I just paid for and booked my 60th birthday present for next year September!

Seven night cruise to Alaska! Another bucket list item!

Reactions: Like 11 | Winner 4


----------



## Silver (16/6/14)

Wow Rob - that photo looks spectacular
Amazing
I can imagine the photo opportunities


----------



## Rob Fisher (16/6/14)

Silver said:


> Wow Rob - that photo looks spectacular
> Amazing
> I can imagine the photo opportunities



Indeed Hi Ho... the girls will be coming with and I will take a shot or two of them on glaciers and such like!


----------



## Silver (16/6/14)

Going to be impressive...
Just don't let them fall in the water! 
I don't think it will be easy to fish them out - maybe you should get some little floater keyrings for them as a precaution?

Reactions: Agree 1


----------



## Rob Fisher (16/6/14)

Silver said:


> Going to be impressive...
> Just don't let them fall in the water!
> I don't think it will be easy to fish them out - maybe you should get some little floater keyrings for them as a precaution?
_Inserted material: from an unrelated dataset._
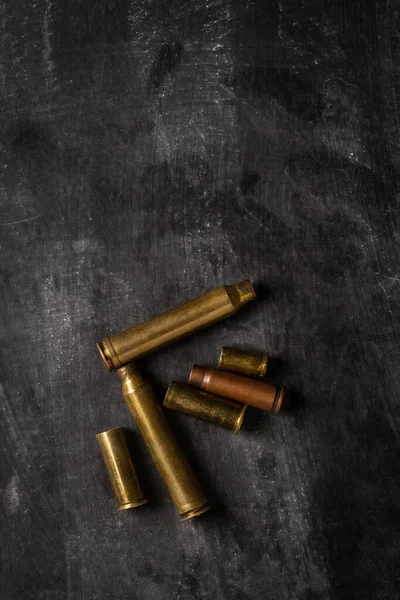 Empty Bullet Cartridges Lying Black Background —  Fotos de Stock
Great idea! I have a few Bass Pro Shop floating key holders and will take them with!

Reactions: Like 1


----------



## Stroodlepuff (16/6/14)

Wow that's amazing! Super jealous 

Sent from my SM-N9005 using Tapatalk


----------



## Yiannaki (16/6/14)

Don't forget to snap some awesome pics of the Reo with the beautiful scenery

Reactions: Agree 1


----------



## Andre (16/6/14)

Fantastical. Something super to look forward to.

Reactions: Agree 1


----------



## RoSsIkId (16/6/14)

Why does that pic remind me of the Titanic?

Enjoy it. Looks cold




That is why I thought of Titanic


----------



## BumbleBee (17/6/14)

Rob Fisher said:


> I just paid for and booked my 60th birthday present for next year September!
> 
> Seven night cruise to Alaska! Another bucket list item!
> View attachment 6495


 Epic!


----------



## Andre (17/6/14)

Do you take stowaways?


----------



## Rob Fisher (17/6/14)

Matthee said:


> Do you take stowaways?



Yes if they are my Vape Guru and bring his own REO's with!


----------



## Andre (17/6/14)

Rob Fisher said:


> Yes if they are my Vape Guru and bring his own REO's with!


Lol, done!


----------